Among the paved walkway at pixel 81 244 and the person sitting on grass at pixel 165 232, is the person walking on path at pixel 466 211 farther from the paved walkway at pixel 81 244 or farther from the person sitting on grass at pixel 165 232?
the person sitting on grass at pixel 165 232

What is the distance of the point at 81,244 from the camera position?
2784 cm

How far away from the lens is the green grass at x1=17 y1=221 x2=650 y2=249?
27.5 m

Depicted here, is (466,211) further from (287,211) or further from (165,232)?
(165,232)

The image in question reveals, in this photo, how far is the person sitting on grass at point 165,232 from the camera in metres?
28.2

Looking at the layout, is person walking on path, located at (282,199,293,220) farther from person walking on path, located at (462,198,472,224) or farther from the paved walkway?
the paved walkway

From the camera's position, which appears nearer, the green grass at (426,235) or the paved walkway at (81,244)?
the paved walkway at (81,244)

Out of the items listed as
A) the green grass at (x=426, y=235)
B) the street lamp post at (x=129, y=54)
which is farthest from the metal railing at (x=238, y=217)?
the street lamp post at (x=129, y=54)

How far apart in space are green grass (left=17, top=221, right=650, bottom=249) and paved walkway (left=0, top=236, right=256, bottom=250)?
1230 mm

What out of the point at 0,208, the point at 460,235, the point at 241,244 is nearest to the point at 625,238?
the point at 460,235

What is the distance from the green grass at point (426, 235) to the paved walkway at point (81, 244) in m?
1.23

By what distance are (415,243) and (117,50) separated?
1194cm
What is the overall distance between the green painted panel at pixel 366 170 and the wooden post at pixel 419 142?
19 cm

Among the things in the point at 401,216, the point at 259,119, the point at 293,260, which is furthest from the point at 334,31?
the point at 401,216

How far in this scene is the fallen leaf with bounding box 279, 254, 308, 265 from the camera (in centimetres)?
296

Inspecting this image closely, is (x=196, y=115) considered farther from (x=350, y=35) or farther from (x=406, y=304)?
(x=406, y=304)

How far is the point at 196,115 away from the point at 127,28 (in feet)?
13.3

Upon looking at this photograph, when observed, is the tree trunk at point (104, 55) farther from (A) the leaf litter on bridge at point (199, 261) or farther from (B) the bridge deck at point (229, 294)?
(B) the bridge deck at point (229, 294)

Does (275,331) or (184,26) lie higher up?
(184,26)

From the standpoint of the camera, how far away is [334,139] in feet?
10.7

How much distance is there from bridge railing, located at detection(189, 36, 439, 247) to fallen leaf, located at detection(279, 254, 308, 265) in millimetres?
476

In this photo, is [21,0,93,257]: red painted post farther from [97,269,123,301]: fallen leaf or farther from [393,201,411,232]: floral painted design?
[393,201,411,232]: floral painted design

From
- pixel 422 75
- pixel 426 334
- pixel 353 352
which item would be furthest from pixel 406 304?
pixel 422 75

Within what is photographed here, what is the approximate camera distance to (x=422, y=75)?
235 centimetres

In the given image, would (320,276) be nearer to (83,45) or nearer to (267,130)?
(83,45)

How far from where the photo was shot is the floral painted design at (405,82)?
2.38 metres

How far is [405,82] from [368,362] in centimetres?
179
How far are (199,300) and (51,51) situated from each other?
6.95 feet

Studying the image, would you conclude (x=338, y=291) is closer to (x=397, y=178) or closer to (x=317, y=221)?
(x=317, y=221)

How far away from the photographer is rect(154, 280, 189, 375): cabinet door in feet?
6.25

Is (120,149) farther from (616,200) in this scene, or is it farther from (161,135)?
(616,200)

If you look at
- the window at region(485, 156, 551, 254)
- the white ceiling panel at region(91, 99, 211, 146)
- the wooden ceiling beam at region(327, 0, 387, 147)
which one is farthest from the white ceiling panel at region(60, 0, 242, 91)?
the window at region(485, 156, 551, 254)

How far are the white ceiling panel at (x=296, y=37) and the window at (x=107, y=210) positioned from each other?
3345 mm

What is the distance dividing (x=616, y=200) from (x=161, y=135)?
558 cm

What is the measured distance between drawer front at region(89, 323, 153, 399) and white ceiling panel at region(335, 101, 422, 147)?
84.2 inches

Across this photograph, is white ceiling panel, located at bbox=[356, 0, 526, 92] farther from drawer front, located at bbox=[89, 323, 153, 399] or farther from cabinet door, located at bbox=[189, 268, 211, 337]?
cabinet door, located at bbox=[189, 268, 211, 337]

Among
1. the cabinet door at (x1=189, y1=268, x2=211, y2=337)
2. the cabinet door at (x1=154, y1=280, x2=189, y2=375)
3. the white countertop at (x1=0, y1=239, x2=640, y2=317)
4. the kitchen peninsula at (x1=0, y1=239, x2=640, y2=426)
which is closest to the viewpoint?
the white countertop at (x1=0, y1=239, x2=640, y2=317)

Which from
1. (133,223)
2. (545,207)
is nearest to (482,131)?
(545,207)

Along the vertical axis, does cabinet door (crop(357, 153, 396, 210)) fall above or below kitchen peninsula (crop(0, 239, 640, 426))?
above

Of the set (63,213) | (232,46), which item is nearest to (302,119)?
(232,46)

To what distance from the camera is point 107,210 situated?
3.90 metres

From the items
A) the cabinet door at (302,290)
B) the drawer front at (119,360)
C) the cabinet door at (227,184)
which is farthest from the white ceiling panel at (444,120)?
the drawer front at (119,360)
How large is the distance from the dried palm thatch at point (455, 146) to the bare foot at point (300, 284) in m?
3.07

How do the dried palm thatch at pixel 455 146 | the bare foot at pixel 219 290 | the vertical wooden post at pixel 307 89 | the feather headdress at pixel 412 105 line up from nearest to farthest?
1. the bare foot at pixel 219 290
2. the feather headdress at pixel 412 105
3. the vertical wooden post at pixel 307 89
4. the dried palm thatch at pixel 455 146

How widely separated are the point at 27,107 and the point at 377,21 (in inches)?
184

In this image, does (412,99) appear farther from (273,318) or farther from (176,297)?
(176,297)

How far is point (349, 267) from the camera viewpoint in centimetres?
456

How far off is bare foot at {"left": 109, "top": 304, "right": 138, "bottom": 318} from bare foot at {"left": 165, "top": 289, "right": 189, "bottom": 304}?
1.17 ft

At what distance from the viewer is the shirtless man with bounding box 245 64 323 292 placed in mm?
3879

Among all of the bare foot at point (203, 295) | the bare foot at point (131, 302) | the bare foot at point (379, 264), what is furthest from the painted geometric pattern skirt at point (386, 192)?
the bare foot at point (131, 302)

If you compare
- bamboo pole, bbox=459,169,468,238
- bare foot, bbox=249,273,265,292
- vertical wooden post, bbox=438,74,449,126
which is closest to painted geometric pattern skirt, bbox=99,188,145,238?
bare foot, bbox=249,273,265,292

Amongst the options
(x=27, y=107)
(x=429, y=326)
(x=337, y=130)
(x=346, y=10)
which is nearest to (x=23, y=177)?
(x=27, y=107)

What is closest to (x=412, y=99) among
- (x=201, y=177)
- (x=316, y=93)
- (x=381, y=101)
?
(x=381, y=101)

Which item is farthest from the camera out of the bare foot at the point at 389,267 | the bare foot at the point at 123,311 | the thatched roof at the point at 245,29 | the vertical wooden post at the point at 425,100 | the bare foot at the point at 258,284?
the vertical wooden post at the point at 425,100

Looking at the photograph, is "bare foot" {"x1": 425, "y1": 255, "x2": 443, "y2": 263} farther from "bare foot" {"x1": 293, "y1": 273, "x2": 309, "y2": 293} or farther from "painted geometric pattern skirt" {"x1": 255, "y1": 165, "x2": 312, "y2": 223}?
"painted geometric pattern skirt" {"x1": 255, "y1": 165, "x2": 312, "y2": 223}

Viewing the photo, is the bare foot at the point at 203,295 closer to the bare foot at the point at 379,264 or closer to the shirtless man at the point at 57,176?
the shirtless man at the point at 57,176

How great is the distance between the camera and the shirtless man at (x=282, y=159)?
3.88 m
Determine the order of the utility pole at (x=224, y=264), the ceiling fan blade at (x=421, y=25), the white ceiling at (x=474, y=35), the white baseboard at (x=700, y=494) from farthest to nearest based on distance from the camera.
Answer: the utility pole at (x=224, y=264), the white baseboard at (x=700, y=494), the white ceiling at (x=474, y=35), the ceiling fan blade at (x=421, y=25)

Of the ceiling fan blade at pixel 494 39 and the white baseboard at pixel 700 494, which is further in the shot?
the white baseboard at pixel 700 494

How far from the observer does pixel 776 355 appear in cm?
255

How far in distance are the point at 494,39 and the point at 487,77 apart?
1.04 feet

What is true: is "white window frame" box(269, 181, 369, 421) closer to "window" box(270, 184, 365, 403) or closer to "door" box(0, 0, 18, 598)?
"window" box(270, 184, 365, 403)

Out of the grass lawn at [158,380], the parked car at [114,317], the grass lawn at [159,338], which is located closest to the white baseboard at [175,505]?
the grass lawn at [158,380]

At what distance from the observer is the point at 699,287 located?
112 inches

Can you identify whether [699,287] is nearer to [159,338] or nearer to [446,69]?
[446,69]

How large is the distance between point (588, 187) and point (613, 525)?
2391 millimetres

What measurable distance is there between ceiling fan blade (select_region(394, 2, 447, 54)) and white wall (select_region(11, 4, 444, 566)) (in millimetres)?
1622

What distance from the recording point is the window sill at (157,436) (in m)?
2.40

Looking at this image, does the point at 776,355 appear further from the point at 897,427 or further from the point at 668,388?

=====

Give again the lines from the line holding "Out of the grass" through the close of the listing, both included, exactly as written and with nothing else.

Out of the grass lawn at [158,380], the parked car at [114,317], the grass lawn at [159,338], which is located closest to the white baseboard at [175,505]?
the grass lawn at [158,380]

At what distance from the observer is the point at 699,287 located?
112 inches

Can you identify whether [699,287] is nearer to [159,338] or nearer to [446,69]?
[446,69]

How large is the distance between point (588, 187) and point (613, 525)?
2391 millimetres

What measurable distance is there between ceiling fan blade (select_region(394, 2, 447, 54)) and white wall (select_region(11, 4, 444, 566)) (in millimetres)?
1622

What distance from the recording point is the window sill at (157,436) (in m)?
2.40

Looking at this image, does the point at 776,355 appear further from the point at 897,427 or further from the point at 668,388?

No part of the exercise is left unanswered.